D’autant que, dans cette compétition au prix bas, l’agriculture est souvent la variable d’ajustement sur une chaîne alimentaire tendue, avec des intermédiaires qui ne se gênent pas pour en profiter. Fin 2023, l'Insee nous informait que la marge brute de la grande distribution était montée à 48 % alors qu'elle était de 28 % fin 2021. Et le résultat est implacable : sur 100 euros de dépenses alimentaires seulement 6,5 euros reviennent à la production agricole (OFPM, 2019).
En face, les consommateurs s’habituent à ces prix bas. Ils s’habituent plus largement à moins dépenser pour leur alimentation. La part en valeur des dépenses d'alimentation est passée de 29 % du budget de consommation en 1960 à 17 % en 2019. A cela s’ajoute une inflation galopante, qui pèse sur le pouvoir d’achat, le pouvoir du choix.

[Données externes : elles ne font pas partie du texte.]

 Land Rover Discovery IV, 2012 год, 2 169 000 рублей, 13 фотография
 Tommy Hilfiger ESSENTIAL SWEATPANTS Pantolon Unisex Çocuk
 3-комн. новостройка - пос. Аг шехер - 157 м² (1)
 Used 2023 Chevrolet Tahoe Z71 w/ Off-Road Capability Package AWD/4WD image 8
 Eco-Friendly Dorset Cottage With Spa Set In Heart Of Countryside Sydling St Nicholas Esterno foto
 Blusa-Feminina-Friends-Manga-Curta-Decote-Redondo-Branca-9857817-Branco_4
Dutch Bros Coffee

Alors, in fine, le revenu des agriculteurs dépend majoritairement des aides (à hauteur de 74%). Des aides tel une aumône. Les aides directes de la Politique Agricole Commune (PAC) en premier lieu. Créé dans les années 60 et initialement pensée pour garantir un prix minimum aux agriculteurs, le PAC a aujourd’hui abandonné cette politique interventionniste de régulation des prix, pour devenir un outil de compensation de la baisse de prix européens des produits agricoles. Mais ces aides, pour la plupart dépendantes des surfaces des production, sont devenues un outil du produire plus. Au profit de quelques-uns. Aujourd’hui, au sein de l’Union Européenne, 75% des exploitations reçoivent moins de 5000€ par an et 0,5% reçoivent plus de 100 000 euros (INRAE).

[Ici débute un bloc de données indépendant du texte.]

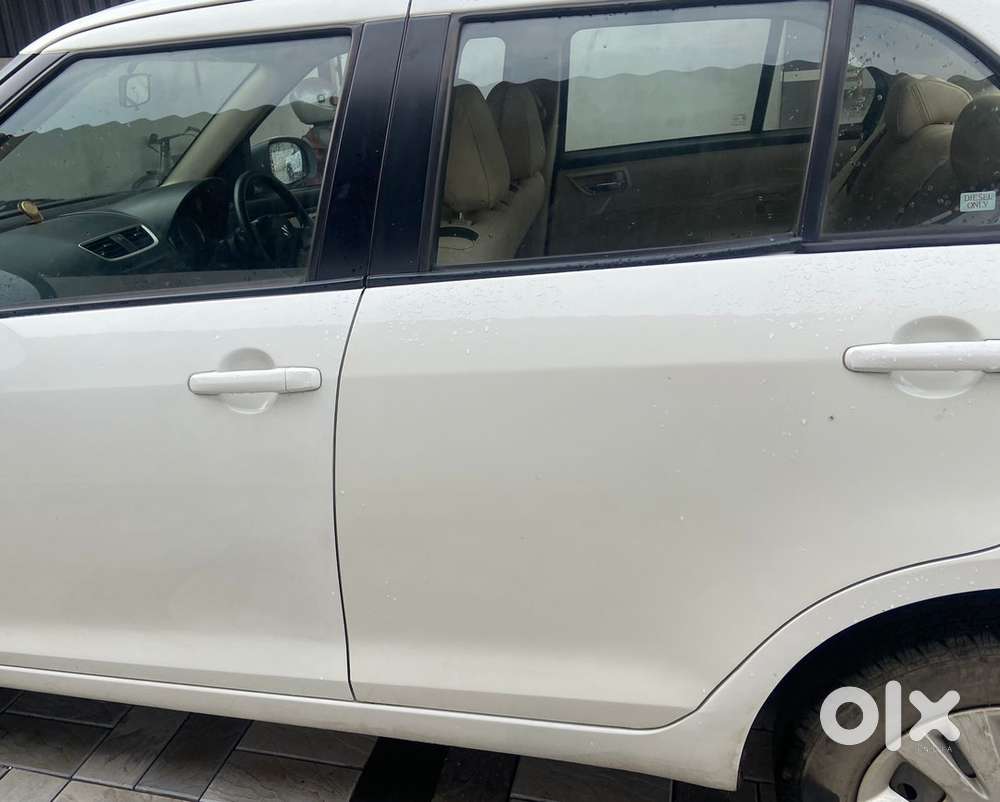 Maruti Suzuki Swift Dzire 2014 Diesel Good Condition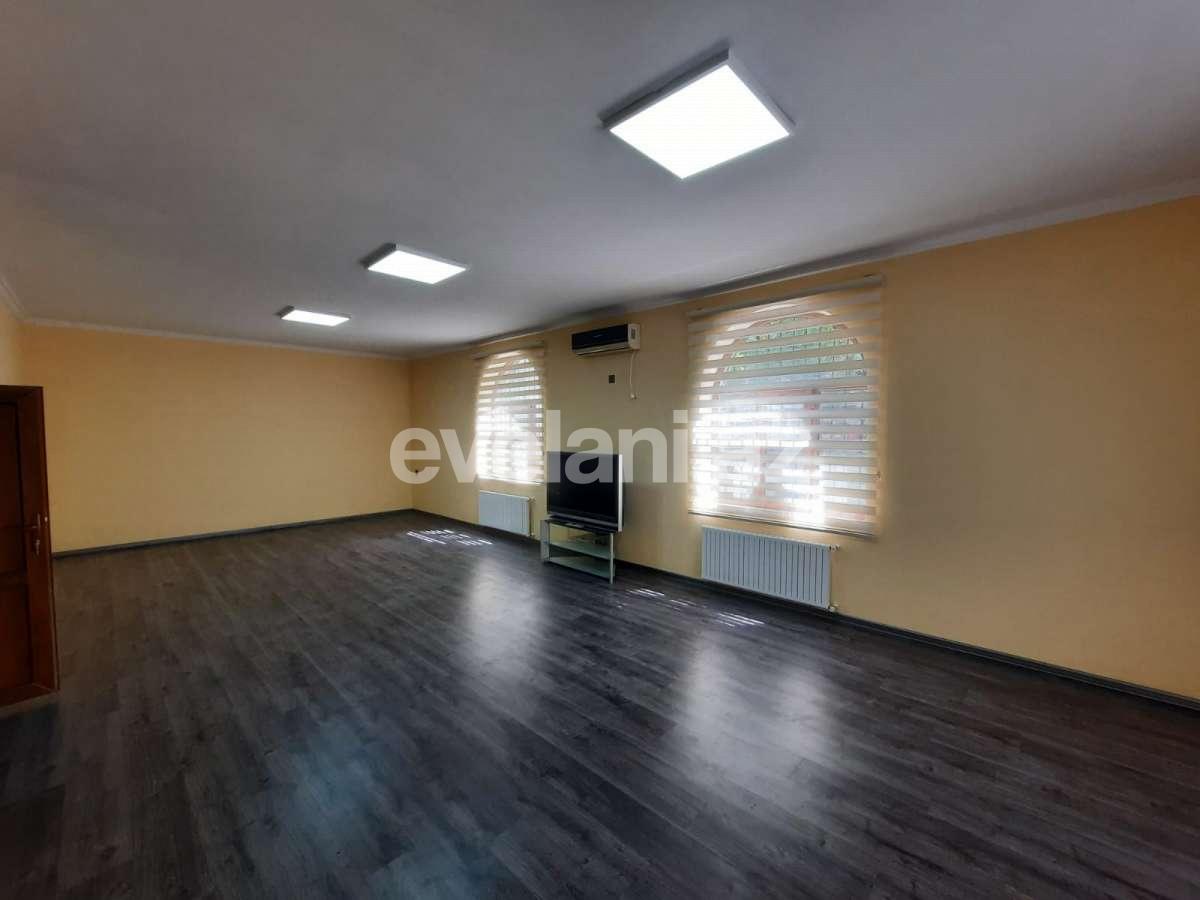 Kirayə verilir, ofis, 7 otaqlı, 330 m², Bakı, Xətai r, Şah İsmayıl Xətai m.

Dans ce contexte, et avec des aides publiques qui diminuent depuis le début des années 2000 (CCGAER) et des marchés volatils, la majorité des agriculteurs ne dispose pas d’un reste à vivre décent. Oui seulement décent. Et l’absence de ce reste à vivre, au-delà de la précarité dans laquelle il plonge chaque producteur et sa famille, est un obstacle pour se faire remplacer au travail, pour embaucher ou simplement pour déléguer. C’est un frein pour se faire soigner. C’est aussi un constat d’échec qui vous ronge au quotidien. Face à cela la marge de manœuvre est faible et l’espace pour sortir la tête de l’eau quasi inexistant. L’impuissance devient très forte.

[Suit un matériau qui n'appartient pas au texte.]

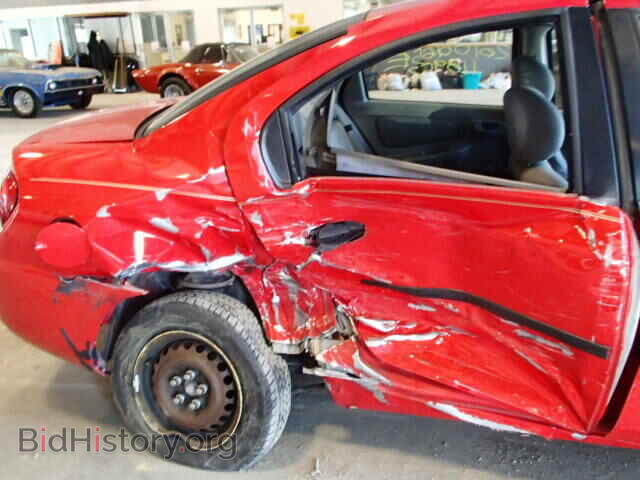 2004 DODGE NEON - VIN: 1B3ES26C44D573609 - Фото 9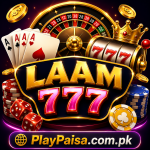 LAAM777 Game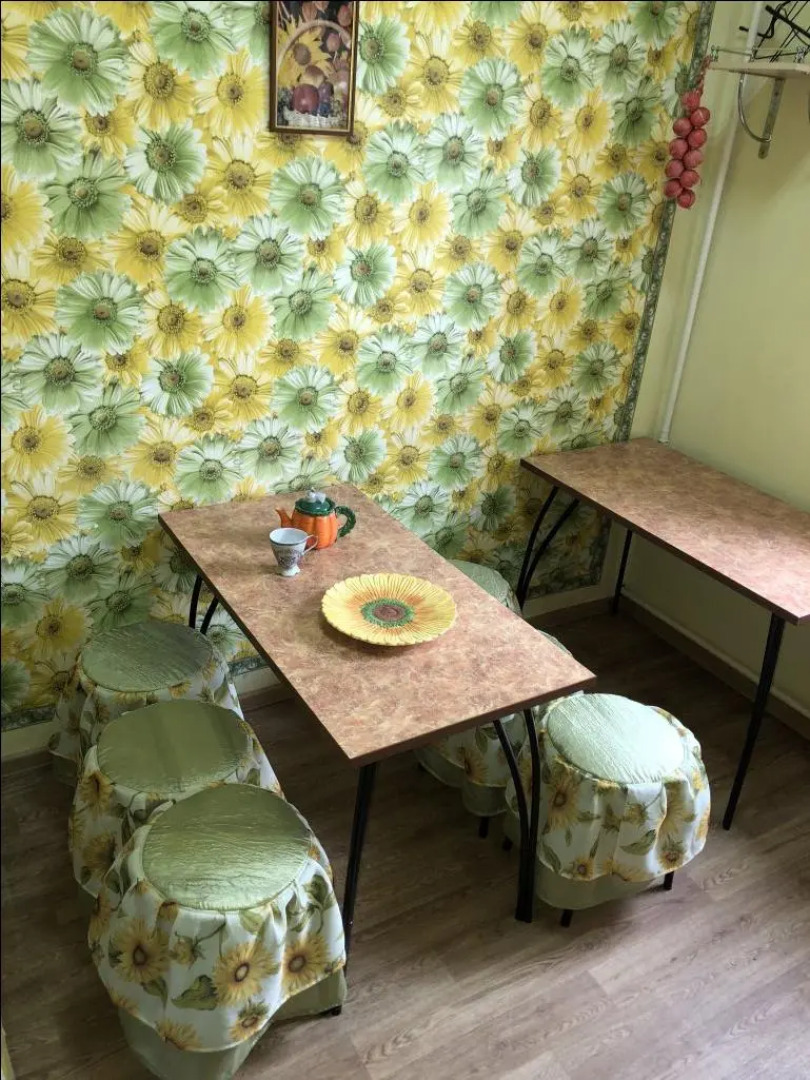 Хостел Подсолнух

Travailler pour perdre de l’argent tout en s’épuisant à la tâche. La double peine, la triple peine, et bien plus encore. Comment a-t-on pu laisser se construire et peut-on continuer à développer une agriculture où, avec autant de travail et de capital engagé, les hommes et les femmes qui nous font vivre gagnent si peu ?
Luc était éleveur. Son activité l'a dévasté il mais a tenu bon jusqu’à la retraite.